— EXERCISE GOAL —
State how many lines in the listing below include the string "screen". The answer is the number alone.

— INPUT RECORDS —
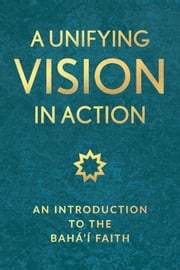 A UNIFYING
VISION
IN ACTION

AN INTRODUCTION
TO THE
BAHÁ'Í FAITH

--

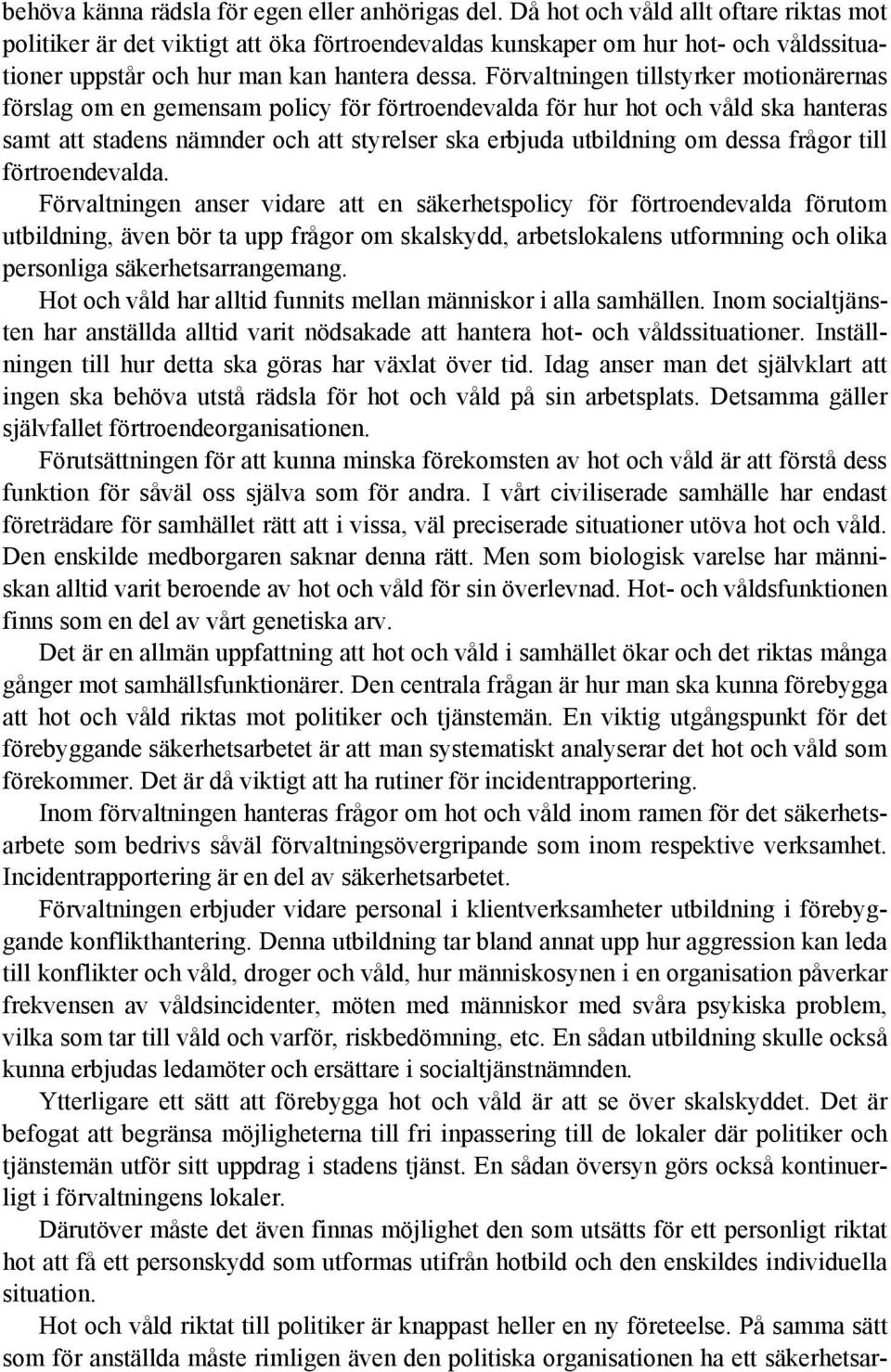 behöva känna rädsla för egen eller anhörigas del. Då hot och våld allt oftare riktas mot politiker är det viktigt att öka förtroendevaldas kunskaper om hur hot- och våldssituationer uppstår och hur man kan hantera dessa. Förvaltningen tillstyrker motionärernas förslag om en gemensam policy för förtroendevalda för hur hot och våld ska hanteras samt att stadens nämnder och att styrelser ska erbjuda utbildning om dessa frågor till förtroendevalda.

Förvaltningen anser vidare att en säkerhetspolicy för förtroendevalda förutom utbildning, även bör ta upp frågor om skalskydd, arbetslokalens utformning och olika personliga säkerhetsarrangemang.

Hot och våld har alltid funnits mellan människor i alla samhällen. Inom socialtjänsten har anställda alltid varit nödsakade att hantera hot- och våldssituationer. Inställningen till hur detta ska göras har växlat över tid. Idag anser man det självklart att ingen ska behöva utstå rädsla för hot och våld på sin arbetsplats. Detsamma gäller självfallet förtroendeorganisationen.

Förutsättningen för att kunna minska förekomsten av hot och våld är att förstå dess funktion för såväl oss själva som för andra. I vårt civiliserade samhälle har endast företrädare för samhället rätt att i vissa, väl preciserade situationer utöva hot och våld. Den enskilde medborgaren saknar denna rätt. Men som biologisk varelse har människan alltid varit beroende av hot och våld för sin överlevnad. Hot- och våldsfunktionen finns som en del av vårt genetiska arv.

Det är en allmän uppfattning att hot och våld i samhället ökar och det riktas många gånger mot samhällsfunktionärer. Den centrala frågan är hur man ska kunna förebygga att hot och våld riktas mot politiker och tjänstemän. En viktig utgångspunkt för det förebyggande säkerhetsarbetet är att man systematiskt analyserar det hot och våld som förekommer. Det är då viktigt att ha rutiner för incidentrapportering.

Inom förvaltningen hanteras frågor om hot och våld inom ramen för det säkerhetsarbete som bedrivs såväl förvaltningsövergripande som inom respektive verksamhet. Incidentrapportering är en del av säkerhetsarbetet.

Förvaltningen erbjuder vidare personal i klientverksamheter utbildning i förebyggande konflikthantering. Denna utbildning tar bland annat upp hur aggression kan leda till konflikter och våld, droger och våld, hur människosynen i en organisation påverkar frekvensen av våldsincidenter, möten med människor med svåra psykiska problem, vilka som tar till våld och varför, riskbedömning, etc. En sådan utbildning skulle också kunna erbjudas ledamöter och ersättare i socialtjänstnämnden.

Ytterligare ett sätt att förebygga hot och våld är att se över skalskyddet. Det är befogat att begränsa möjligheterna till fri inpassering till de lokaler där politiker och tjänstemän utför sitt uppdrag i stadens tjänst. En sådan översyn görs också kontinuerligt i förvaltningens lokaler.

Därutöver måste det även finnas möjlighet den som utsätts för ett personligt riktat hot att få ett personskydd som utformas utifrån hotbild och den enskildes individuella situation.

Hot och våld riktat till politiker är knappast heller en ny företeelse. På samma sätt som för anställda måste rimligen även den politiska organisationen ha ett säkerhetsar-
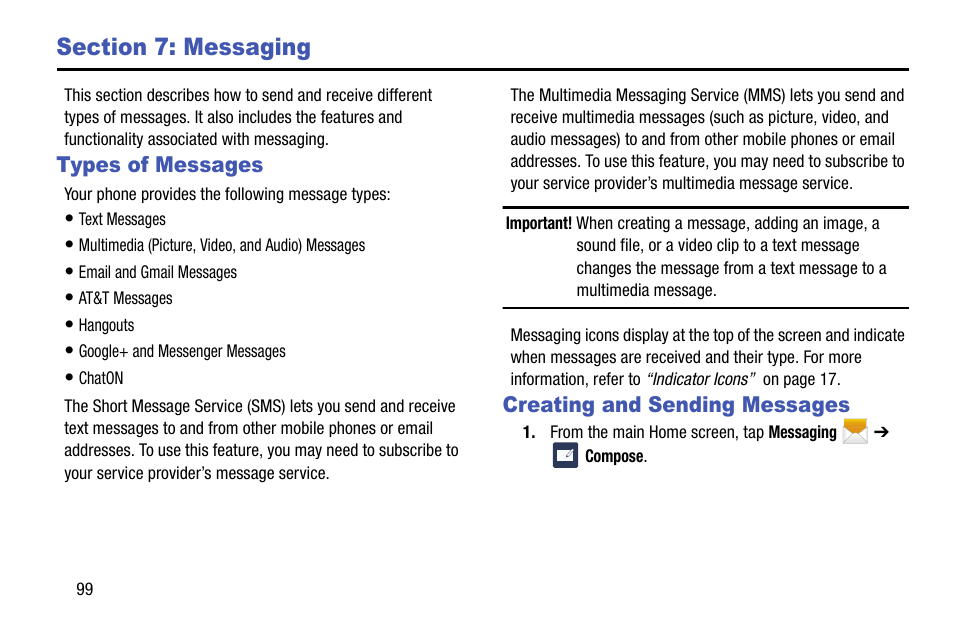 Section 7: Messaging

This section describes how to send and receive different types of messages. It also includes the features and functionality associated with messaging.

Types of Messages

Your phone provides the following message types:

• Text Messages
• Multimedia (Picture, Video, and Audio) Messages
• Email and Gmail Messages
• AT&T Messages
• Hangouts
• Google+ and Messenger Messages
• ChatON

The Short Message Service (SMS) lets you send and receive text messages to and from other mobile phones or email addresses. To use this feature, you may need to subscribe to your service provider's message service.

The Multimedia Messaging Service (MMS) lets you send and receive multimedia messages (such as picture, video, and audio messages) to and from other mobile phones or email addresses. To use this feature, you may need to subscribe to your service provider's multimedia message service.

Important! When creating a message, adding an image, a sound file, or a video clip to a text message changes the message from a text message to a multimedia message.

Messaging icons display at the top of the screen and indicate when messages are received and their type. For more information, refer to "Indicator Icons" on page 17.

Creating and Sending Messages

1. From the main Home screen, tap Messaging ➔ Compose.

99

==

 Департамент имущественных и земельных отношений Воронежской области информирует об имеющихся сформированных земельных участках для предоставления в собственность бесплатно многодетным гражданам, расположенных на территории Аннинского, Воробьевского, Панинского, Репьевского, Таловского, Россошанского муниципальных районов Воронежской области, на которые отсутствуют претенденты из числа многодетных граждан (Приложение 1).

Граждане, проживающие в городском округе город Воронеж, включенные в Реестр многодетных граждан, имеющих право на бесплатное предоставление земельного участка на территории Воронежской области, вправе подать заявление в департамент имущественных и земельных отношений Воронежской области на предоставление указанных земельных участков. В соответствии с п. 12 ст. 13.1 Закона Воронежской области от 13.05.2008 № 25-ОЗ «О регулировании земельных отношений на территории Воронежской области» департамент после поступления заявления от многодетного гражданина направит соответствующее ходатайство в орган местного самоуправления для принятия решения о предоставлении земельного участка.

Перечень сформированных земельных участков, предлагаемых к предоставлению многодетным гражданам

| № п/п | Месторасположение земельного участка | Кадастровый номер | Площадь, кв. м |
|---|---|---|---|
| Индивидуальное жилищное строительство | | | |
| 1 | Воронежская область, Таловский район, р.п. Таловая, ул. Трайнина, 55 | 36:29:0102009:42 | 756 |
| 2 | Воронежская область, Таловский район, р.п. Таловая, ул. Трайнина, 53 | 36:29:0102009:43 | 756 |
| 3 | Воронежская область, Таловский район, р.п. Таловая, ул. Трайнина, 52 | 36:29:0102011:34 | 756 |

— ANSWER AREA —
2